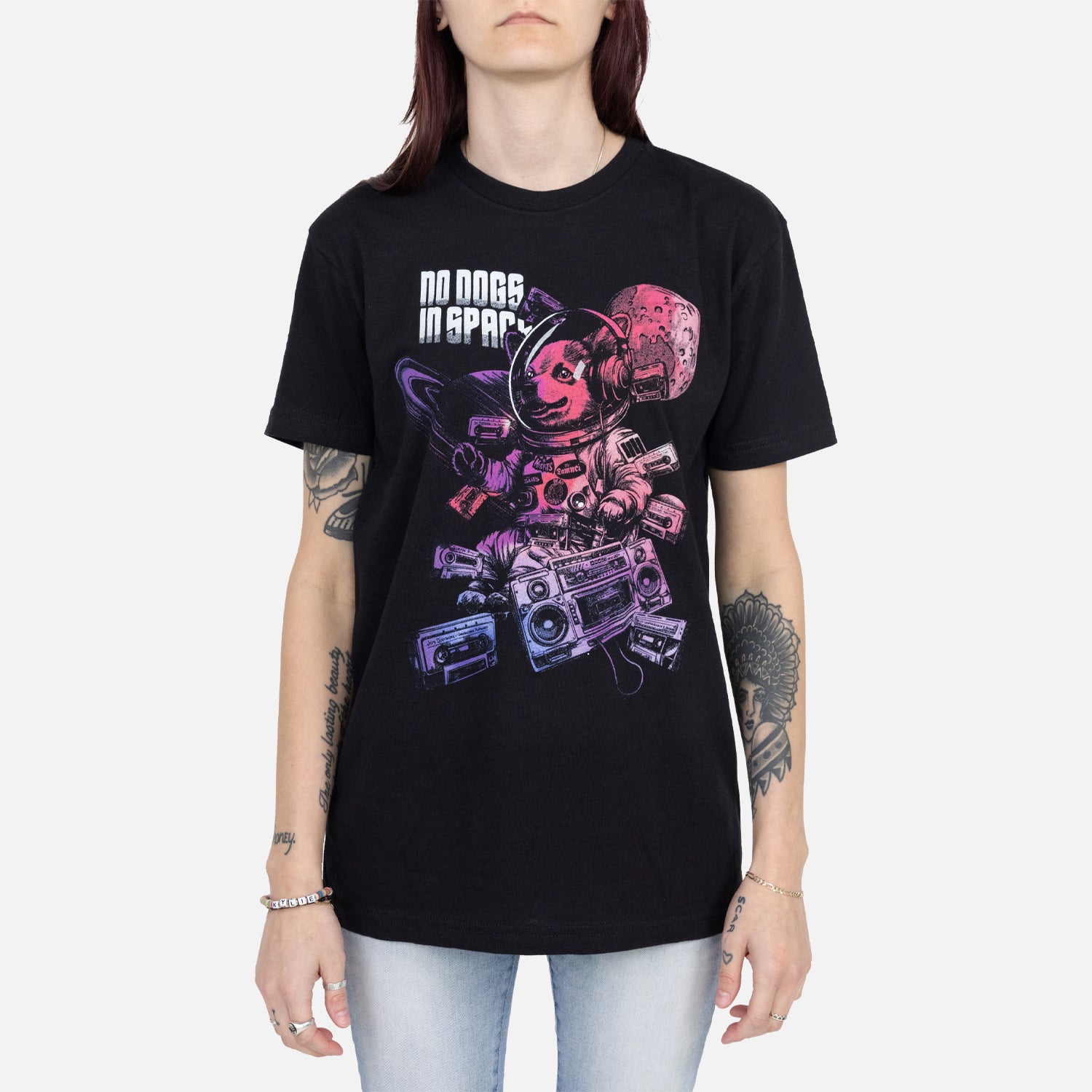 black shirt on female model with text "NO DOGS IN SPACE" with graphic of dog in space suit with boombox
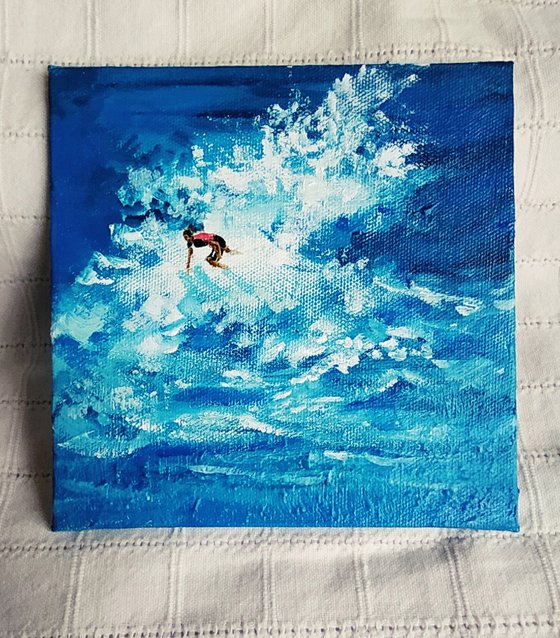 Surfing in the sea
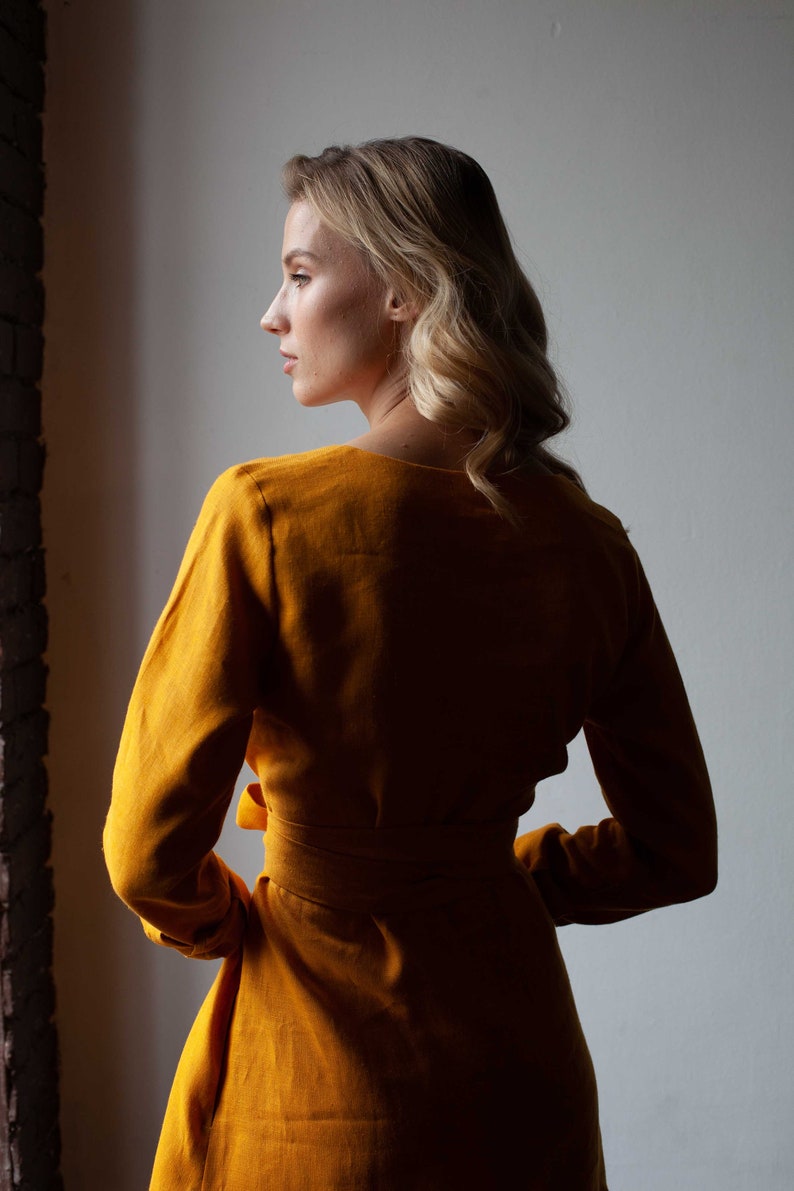 a woman in a yellow dress looking out a window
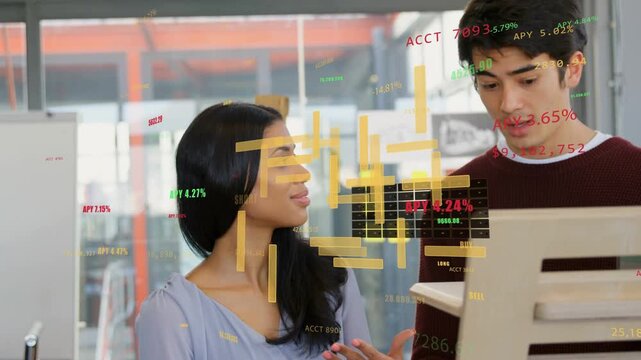 Two colleagues discussing monitor woman gesturing sparking AR finance graphics shifting for review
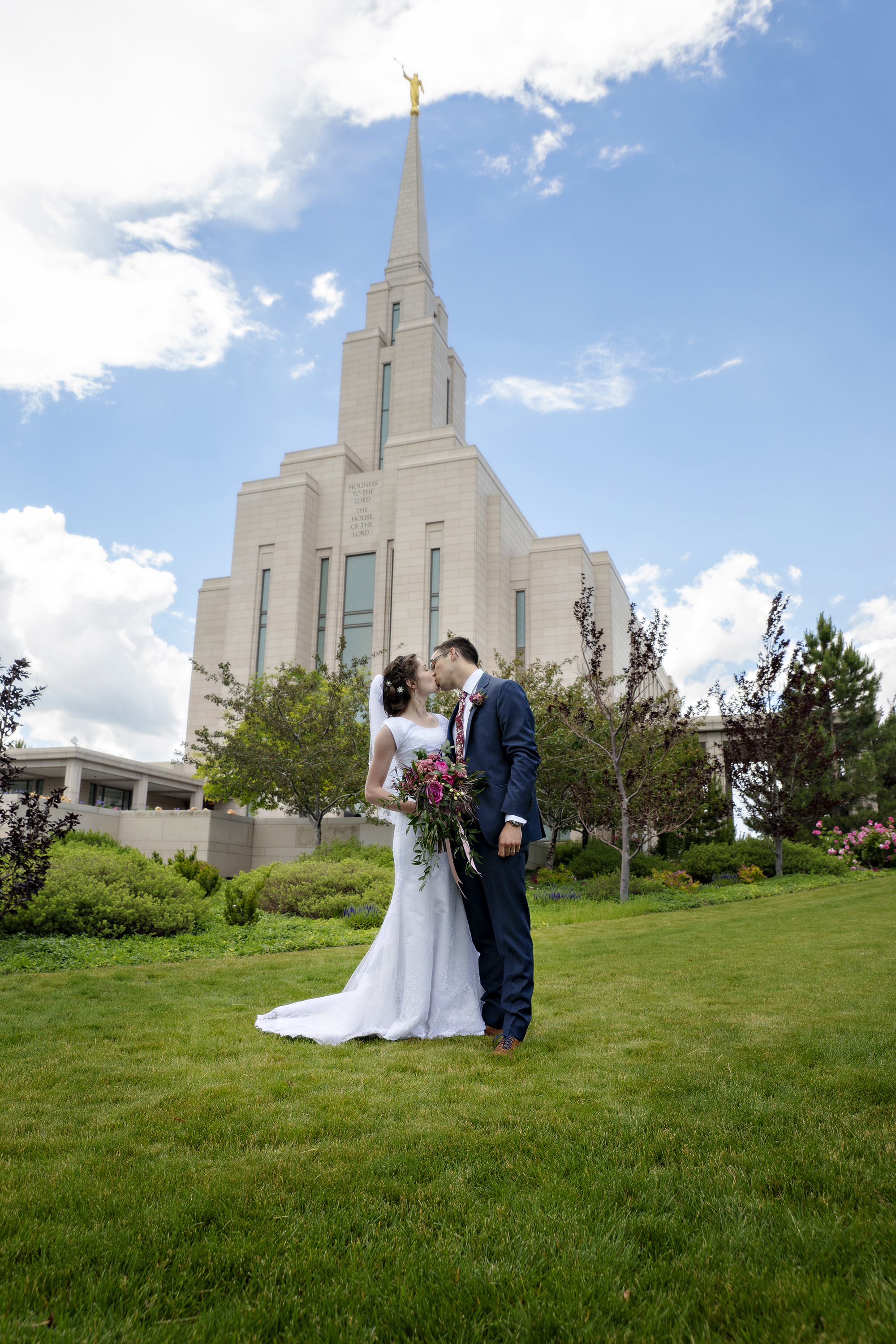 Bride and Groom kissing at Oquirrh Mountain Temple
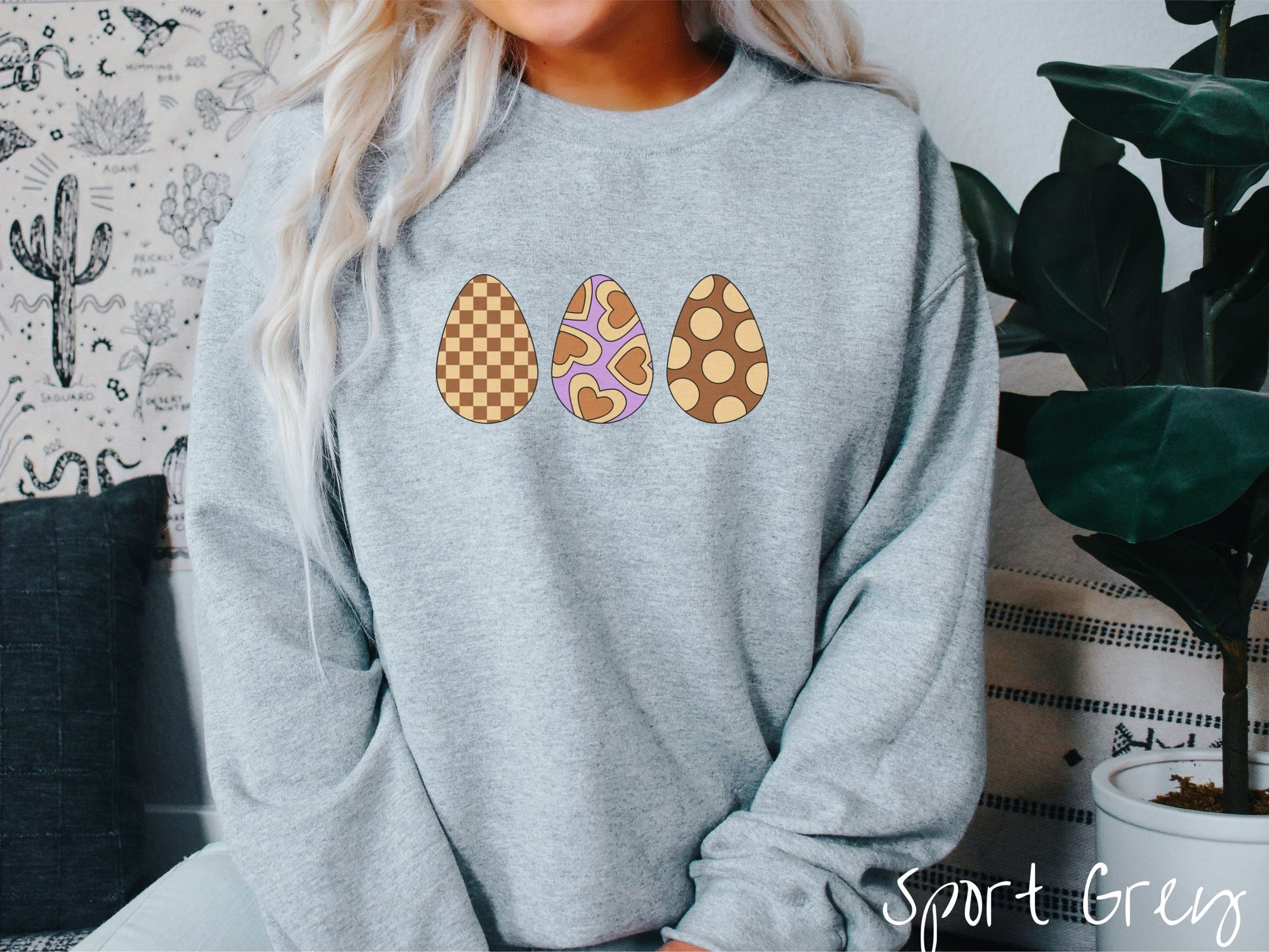 A woman wearing a cute, vintage sport grey colored sweatshirt with three Easter eggs. The left has a light yellow and brown checkerboard pattern, the middle is purple with light yellow brown hearts, and the right is brown with light yellow circles.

--

** ACTION ITEM **
Start at the line containing "a woman in a" above and stop at the line containing "Bride and Groom". Output those lines exactly, both included, but none of the pictures.

** RESULT FOR THIS EXERCISE **
 a woman in a yellow dress looking out a window
 Two colleagues discussing monitor woman gesturing sparking AR finance graphics shifting for review
 Bride and Groom kissing at Oquirrh Mountain Temple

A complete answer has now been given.